We want to monitor FDB node and alert when a node fails (either node failure or FDB process failure). Will node failure be reflected in status()? If so, where to find it?
We (Wavefront) do this through a couple different alerts & metrics that we consume from either “status json
” or through the XML trace logs (using this).
If you need a monitoring/observability platform (and one that uses Fdb as it’s telemetry store… at scale), I might know a guy.
System checks
We have the obvious instance checks (either from AWS/CloudWatch or lack of a reporting Telegraf “system.uptime
”).
Node/process failures
You have two, maybe more ways of doing this.
- alert on a change in machine count
- alert on a change in process count
Could probably skip the first and just alert on a change in process counts over some time period (since a dead host is a drop in processes).
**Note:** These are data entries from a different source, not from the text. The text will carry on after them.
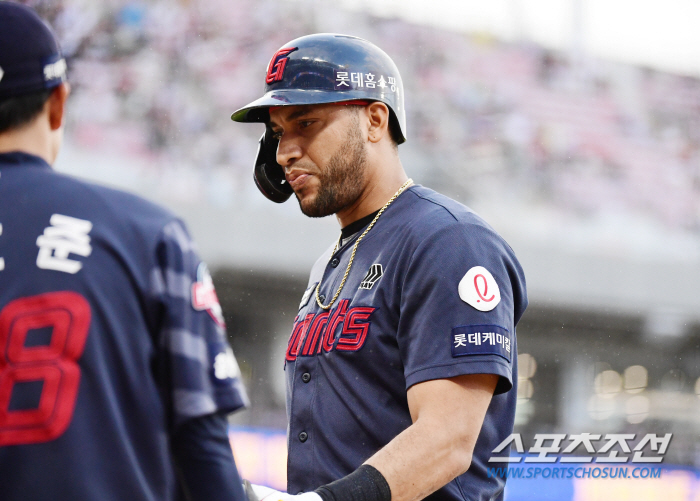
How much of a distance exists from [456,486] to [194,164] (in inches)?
332

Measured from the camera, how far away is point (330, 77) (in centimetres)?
194

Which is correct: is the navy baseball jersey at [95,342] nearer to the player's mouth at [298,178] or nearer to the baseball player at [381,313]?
the baseball player at [381,313]

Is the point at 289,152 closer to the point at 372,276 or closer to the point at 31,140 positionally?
the point at 372,276

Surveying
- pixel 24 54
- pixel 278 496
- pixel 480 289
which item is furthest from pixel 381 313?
pixel 24 54

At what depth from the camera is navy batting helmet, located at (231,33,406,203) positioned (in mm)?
1933

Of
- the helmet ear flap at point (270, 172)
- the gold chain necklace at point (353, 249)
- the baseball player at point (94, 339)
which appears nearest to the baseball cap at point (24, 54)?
the baseball player at point (94, 339)

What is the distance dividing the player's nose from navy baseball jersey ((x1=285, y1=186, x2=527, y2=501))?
31 centimetres

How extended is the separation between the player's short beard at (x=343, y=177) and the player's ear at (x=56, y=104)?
2.61 ft

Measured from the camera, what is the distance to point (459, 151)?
35.4ft

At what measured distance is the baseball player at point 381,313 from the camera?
156 centimetres

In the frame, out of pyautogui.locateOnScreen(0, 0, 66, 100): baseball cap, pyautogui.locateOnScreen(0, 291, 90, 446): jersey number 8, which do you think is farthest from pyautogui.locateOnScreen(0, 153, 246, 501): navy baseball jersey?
pyautogui.locateOnScreen(0, 0, 66, 100): baseball cap

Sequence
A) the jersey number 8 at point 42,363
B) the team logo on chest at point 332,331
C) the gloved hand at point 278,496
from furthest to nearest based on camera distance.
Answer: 1. the team logo on chest at point 332,331
2. the gloved hand at point 278,496
3. the jersey number 8 at point 42,363

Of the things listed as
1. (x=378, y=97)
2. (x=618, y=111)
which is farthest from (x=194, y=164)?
(x=378, y=97)

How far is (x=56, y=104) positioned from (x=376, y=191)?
3.01 ft
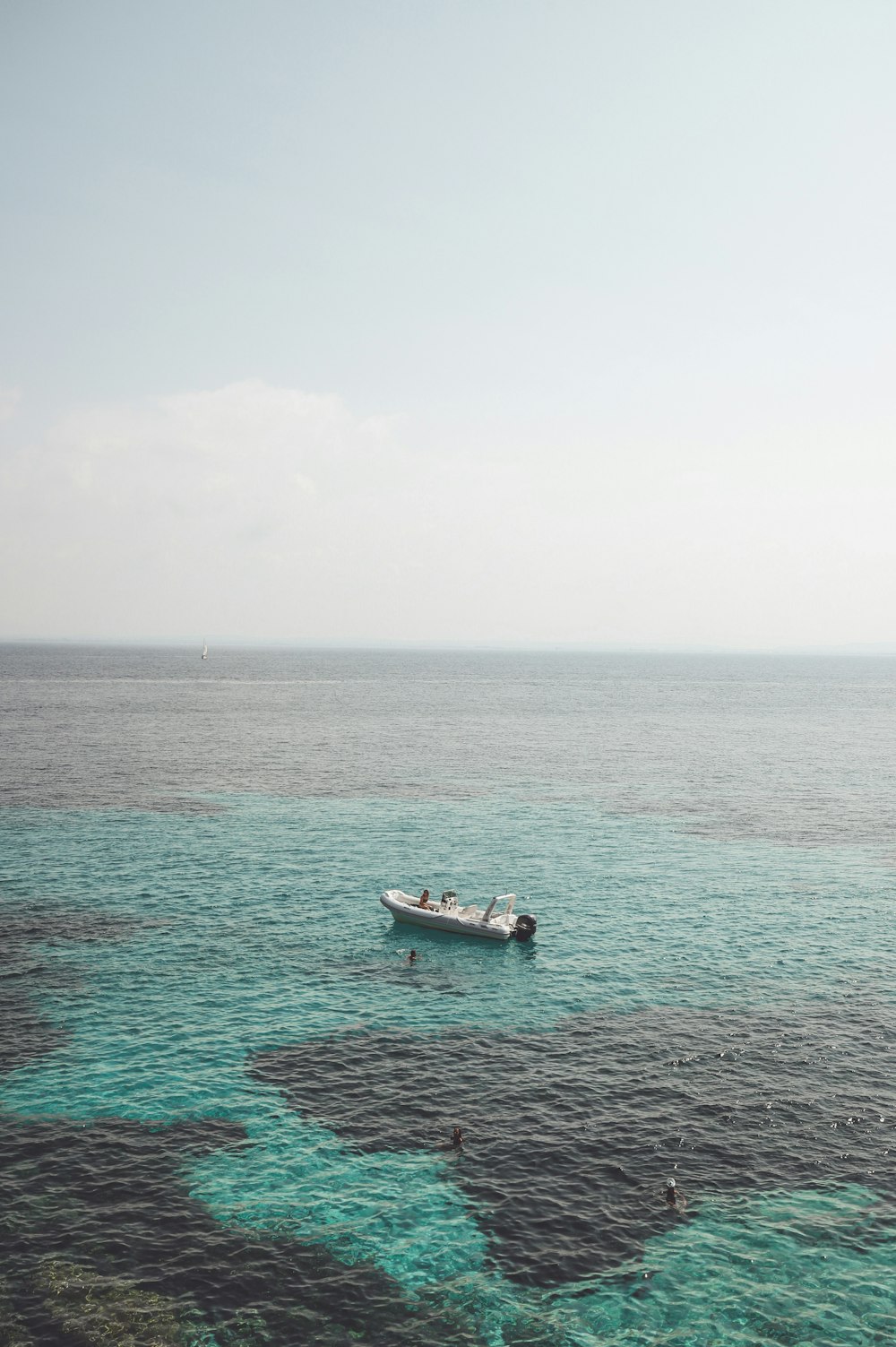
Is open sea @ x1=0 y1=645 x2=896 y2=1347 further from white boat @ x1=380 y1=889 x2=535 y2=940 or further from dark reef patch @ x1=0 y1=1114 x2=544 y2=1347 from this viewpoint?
white boat @ x1=380 y1=889 x2=535 y2=940

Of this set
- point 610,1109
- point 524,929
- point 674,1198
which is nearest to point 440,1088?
point 610,1109

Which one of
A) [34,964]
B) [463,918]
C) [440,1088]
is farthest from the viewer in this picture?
[463,918]

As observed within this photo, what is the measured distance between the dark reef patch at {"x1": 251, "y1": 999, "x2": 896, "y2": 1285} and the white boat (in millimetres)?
11144

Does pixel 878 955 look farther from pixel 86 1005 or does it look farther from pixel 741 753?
pixel 741 753

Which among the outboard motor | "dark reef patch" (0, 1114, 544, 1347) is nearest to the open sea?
"dark reef patch" (0, 1114, 544, 1347)

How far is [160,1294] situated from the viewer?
26.6 m

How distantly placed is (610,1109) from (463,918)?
22022 mm

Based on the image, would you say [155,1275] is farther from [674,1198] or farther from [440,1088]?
[674,1198]

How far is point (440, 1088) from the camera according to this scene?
3841 cm

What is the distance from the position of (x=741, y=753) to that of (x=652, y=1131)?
109693 mm

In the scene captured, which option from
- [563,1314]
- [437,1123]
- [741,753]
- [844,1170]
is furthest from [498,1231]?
[741,753]

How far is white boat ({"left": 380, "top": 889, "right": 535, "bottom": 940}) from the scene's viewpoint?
56.6 m

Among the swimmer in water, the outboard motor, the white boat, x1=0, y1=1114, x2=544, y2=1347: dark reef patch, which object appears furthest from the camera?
the white boat

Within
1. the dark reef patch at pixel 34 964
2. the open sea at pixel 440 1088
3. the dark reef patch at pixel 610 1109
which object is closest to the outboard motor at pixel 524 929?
the open sea at pixel 440 1088
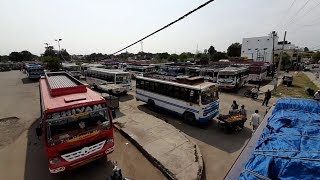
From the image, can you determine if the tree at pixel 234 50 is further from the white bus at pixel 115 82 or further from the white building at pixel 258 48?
the white bus at pixel 115 82

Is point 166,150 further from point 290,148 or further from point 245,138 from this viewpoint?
point 290,148

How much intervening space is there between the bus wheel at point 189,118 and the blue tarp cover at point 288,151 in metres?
7.72

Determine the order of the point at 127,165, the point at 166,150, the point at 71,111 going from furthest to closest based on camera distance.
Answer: the point at 166,150 → the point at 127,165 → the point at 71,111

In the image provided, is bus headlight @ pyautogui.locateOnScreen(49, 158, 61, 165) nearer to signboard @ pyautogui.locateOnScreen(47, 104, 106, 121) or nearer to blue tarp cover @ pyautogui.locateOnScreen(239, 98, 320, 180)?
signboard @ pyautogui.locateOnScreen(47, 104, 106, 121)

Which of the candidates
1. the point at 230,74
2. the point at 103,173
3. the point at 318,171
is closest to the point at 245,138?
the point at 103,173

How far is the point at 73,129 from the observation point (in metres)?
8.01

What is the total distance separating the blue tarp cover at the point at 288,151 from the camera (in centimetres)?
377

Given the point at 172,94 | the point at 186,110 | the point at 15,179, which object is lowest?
the point at 15,179

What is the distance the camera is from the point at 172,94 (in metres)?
15.7

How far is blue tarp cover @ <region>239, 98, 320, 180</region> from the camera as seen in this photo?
149 inches

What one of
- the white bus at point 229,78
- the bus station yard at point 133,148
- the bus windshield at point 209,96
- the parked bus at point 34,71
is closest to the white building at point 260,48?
the white bus at point 229,78

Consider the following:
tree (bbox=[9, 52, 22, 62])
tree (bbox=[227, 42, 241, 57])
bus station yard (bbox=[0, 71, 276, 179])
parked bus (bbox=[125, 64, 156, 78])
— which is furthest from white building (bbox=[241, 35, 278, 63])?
tree (bbox=[9, 52, 22, 62])

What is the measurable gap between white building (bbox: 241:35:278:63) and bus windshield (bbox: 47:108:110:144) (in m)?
89.3

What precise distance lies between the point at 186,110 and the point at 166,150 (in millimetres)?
4833
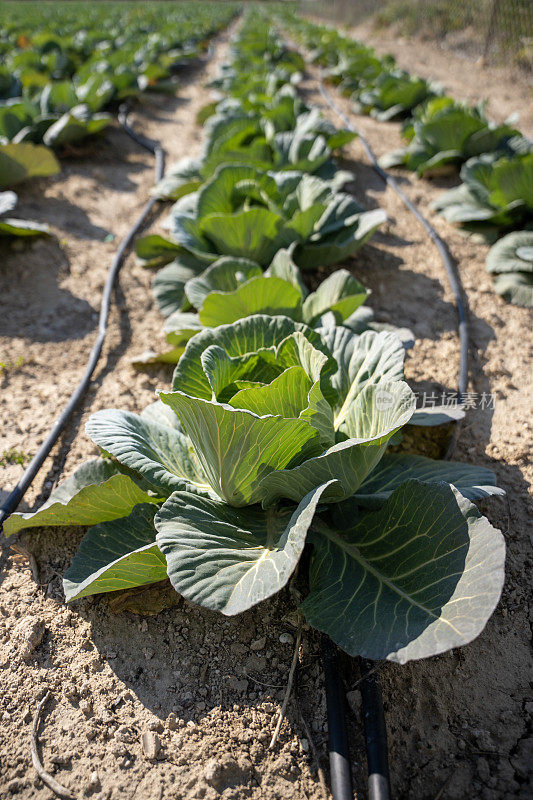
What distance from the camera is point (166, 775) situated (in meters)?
1.50

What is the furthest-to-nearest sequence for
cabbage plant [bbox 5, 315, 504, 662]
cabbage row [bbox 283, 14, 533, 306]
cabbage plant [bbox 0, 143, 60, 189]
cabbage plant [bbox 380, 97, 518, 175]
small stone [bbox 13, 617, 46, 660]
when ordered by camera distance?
cabbage plant [bbox 380, 97, 518, 175]
cabbage plant [bbox 0, 143, 60, 189]
cabbage row [bbox 283, 14, 533, 306]
small stone [bbox 13, 617, 46, 660]
cabbage plant [bbox 5, 315, 504, 662]

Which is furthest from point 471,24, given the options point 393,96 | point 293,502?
point 293,502

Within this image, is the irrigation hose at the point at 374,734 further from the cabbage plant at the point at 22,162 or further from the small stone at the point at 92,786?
the cabbage plant at the point at 22,162

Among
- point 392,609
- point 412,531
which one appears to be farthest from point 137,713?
point 412,531

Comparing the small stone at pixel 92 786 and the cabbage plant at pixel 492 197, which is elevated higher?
the cabbage plant at pixel 492 197

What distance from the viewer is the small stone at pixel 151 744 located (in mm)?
1532

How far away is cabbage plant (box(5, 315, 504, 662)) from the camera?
1.49 m

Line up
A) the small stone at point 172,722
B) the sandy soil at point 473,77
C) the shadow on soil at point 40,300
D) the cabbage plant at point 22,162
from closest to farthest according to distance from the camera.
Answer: the small stone at point 172,722
the shadow on soil at point 40,300
the cabbage plant at point 22,162
the sandy soil at point 473,77

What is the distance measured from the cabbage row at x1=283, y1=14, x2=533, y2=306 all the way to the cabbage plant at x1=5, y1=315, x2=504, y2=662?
214 centimetres

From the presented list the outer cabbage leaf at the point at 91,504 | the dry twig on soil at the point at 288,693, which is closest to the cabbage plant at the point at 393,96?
the outer cabbage leaf at the point at 91,504

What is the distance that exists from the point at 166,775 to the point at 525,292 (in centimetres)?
329

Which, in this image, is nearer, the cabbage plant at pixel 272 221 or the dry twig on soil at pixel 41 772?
the dry twig on soil at pixel 41 772

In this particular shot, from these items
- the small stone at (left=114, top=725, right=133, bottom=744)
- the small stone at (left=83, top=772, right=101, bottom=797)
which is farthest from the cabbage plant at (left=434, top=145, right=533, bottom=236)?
the small stone at (left=83, top=772, right=101, bottom=797)

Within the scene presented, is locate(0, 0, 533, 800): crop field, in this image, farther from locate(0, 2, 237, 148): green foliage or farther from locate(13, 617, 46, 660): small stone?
locate(0, 2, 237, 148): green foliage
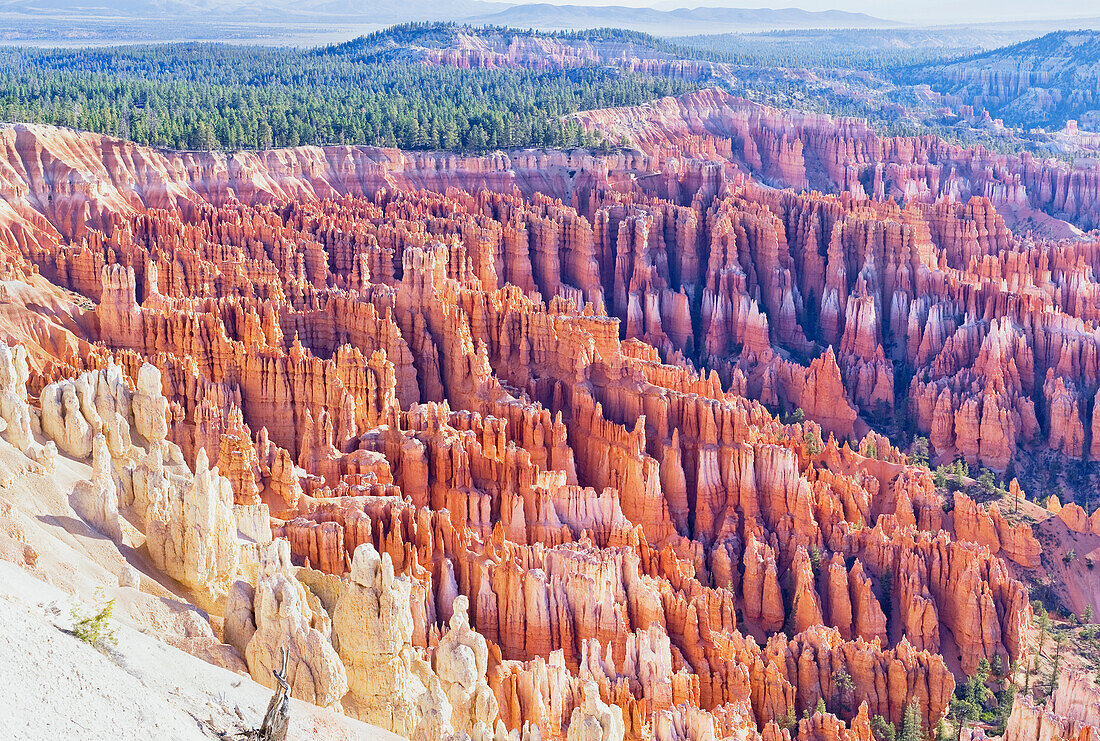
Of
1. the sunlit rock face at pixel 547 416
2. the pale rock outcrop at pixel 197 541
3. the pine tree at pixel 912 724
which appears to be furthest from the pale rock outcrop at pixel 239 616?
the pine tree at pixel 912 724

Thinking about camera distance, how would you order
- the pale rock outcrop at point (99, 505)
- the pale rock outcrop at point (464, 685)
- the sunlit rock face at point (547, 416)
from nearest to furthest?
the pale rock outcrop at point (464, 685), the pale rock outcrop at point (99, 505), the sunlit rock face at point (547, 416)

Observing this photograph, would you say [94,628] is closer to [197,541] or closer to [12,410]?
[197,541]

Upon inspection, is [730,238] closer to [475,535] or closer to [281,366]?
[281,366]

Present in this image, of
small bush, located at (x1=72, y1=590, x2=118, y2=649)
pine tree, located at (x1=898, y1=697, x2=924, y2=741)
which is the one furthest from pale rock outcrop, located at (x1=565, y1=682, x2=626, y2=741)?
pine tree, located at (x1=898, y1=697, x2=924, y2=741)

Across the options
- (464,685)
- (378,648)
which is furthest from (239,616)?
(464,685)

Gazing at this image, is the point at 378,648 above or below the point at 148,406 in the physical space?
below

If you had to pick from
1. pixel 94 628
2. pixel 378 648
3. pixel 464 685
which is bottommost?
pixel 464 685

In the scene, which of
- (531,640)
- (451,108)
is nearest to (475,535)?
(531,640)

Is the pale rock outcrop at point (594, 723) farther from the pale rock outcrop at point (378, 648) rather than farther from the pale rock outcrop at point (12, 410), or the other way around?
the pale rock outcrop at point (12, 410)

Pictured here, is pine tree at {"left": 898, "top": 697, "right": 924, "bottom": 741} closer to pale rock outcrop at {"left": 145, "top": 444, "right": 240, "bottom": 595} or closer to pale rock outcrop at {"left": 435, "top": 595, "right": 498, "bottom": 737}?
pale rock outcrop at {"left": 435, "top": 595, "right": 498, "bottom": 737}
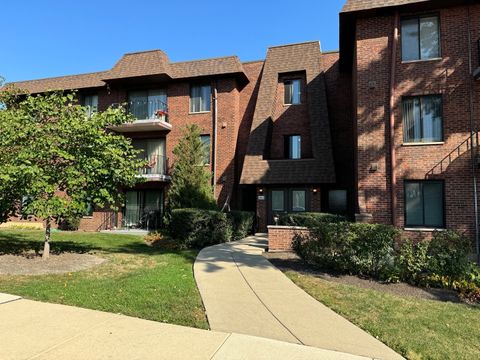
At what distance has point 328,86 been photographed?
19109 millimetres

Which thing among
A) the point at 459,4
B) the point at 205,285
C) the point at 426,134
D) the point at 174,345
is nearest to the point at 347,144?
the point at 426,134

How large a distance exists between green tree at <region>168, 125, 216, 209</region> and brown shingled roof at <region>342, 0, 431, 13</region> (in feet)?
27.4

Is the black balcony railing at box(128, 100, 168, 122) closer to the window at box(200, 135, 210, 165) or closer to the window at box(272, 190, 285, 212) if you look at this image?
the window at box(200, 135, 210, 165)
In production we alert on process restarts:
(ts(loghead.fdb.*.memory, (source='*db*' or source='*ha*'))) - lag(5m, (ts(loghead.fdb.*.memory, (source='*db*' or source='*ha*')))) < -2G
Note: “loghead
” is the internal name for “wavefront-fdb-tailer
”
The Wavefront Way
On a node or process failure, the cluster will go into healing which can expose performance-related metrics. We obsess over metrics and alerting/monitoring so here’s a sampling of what we use:
Storage/Log queues
We alert when this is > 1G (and 1.5G for memory engine) - YMMV.
A Wavefront query for this would look like:
(max(ts("telegraf.exec.fdbcli-memory.cluster.qos.worst.queue.bytes.log.server", tag="production"), hosttags)) >= 1.5G or (max(ts("telegraf.exec.fdbcli-memory.cluster.qos.worst.queue.bytes.storage.server", tag="production"), hosttags)) >= 1.5G
Rapid change in disk space
Healing consumes “Operating space” at a quicker pace than normal usage. Again YMMV.
((-1 * (deriv((max(ts(telegraf.exec.fdbcli.cluster.data.least.operating.space.bytes.storage.server, (tag="production") and status=production), hosttags)))) ) > 10M)
Moving a lot of data
Healing moves data and for some defintion of “a lot of data” we alert. In production, we define “a lot of data” as 10% of the KV size (which excludes clusters where constant data rebalancing is the norm).
(aliasSource(max(ts(telegraf.exec.fdbcli*.cluster.data.moving.data.in.*.bytes, (role=db or role=ha)), cluster, role, mirror), tagk, cluster, 0)) / (aliasSource(max(ts(telegraf.exec.fdbcli*.cluster.data.total.kv.size.bytes, (role=db or role=ha)), cluster, role, mirror), tagk, cluster, 0)) * 100 > 10
I missed one.
ts(telegraf.exec.fdbcli.cluster.processes.*.messages, tag=production) = 1
We also alert on any messages a process has which may (or often) indicate a problem with a process.
Matthew, thanks for the information.